The former Soviet state has been targeted by sanctions from the US and its allies in response to Moscow’s aggression after Lukashenko allowed Russian troops to invade Ukraine through the 1,000-kilometer (621-mile) border with Ukrainian- Belarus north of Kyiv.
The European Union also did not recognize the results of Lukashenko’s victory in the 2020 election — which sparked mass pro-democracy protests in the country and was followed by a brutal government crackdown.
There are fears throughout the conflict in Ukraine that Belarus will again be used as a launching pad for another Russian offensive, or that Lukashenko’s own troops will join the war. Before visiting Moscow earlier this month, Lukashenko admitted there was “no way” his country would send troops to Ukraine unless it was attacked.
China and Belarus have previously suggested that the US does not want the conflict to end.
In comments to reporters earlier this month before going to Moscow to meet Putin, Lukashenko insisted he wanted to see “peaceful negotiations” and accused the United States of preventing Ukrainian President Volodymyr Zelensky from in negotiations.
“Only the US needs this killing, only they want it,” he said.
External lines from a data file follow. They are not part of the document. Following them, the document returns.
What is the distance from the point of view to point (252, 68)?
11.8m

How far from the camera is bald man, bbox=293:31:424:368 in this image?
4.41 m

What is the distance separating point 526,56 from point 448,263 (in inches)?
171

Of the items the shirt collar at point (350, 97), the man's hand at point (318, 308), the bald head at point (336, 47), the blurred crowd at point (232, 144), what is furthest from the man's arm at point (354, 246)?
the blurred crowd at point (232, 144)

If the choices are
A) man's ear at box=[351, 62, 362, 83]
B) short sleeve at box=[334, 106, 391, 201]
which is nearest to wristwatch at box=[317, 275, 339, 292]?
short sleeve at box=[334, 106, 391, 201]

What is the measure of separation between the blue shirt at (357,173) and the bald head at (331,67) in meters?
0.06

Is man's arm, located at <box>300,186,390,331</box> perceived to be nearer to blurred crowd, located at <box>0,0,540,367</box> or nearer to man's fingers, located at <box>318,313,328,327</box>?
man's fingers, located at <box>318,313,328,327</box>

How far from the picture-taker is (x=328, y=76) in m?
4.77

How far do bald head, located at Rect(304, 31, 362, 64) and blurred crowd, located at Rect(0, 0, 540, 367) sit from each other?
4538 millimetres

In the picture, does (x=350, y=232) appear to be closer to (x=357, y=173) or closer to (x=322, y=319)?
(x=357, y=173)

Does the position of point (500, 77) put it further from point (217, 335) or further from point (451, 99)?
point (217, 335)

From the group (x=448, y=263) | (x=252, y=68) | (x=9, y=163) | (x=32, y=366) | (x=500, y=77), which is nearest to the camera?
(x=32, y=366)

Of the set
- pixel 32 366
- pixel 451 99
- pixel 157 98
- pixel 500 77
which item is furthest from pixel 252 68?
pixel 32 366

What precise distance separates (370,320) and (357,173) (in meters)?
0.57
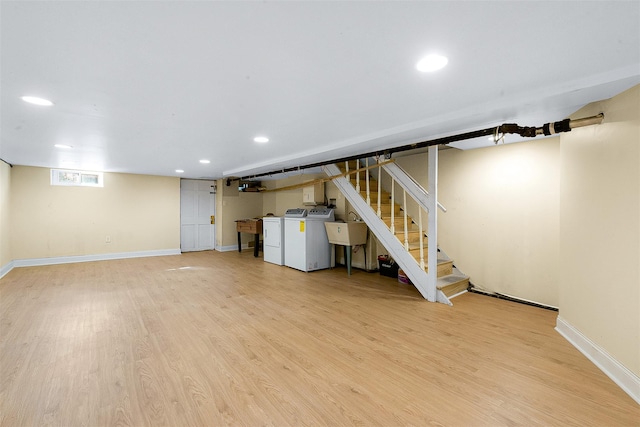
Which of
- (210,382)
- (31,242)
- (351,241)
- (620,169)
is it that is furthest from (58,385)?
(31,242)

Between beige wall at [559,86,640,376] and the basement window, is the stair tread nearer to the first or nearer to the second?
beige wall at [559,86,640,376]

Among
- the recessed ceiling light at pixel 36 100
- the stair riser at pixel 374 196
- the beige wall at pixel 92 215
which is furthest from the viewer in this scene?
the beige wall at pixel 92 215

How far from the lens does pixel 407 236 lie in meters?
4.09

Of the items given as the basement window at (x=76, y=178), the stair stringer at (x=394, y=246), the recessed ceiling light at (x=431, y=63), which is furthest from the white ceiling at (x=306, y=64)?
the basement window at (x=76, y=178)

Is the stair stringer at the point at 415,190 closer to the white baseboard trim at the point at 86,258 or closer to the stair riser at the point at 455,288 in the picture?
the stair riser at the point at 455,288

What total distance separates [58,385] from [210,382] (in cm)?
104

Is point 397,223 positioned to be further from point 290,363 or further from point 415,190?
point 290,363

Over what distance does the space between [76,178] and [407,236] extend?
24.3ft

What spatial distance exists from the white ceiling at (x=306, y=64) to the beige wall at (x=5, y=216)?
2939 millimetres

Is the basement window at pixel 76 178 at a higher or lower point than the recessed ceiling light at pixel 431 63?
lower

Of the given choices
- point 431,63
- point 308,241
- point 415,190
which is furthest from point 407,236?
point 431,63

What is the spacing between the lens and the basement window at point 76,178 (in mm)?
6219

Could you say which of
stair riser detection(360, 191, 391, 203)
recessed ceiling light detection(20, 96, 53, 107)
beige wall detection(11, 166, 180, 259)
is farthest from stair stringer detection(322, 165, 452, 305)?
beige wall detection(11, 166, 180, 259)

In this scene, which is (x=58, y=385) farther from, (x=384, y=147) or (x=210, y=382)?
(x=384, y=147)
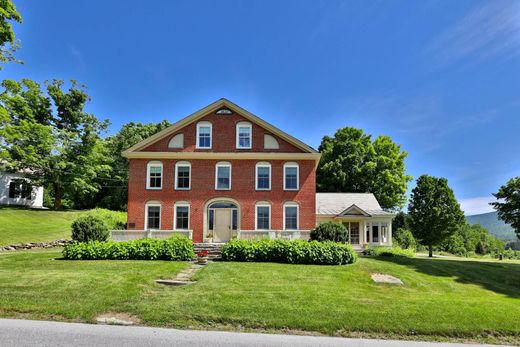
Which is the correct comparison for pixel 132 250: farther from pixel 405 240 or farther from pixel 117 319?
pixel 405 240

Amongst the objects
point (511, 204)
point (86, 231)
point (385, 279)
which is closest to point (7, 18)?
point (86, 231)

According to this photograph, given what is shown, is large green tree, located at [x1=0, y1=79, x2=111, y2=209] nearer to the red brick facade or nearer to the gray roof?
the red brick facade

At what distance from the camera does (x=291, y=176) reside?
2361 centimetres

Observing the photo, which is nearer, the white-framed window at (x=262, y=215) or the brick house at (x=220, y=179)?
the brick house at (x=220, y=179)

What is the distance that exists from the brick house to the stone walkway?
305 inches

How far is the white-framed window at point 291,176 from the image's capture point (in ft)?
77.0

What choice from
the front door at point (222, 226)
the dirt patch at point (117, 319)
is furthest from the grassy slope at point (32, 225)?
the dirt patch at point (117, 319)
Beijing has made similar statements, with China’s top diplomat Wang Yi telling a security conference in Munich earlier this month that China is not “adding fuel to the fire,” and is “against reap the benefits from this crisis,” referring to regular Chinese propaganda. message that the US intends to prolong the war to advance its own geopolitical interests and increase the profits of its arms manufacturers.
CNN’s Martin Goillandeau and Sandi Sidhu contributed reporting.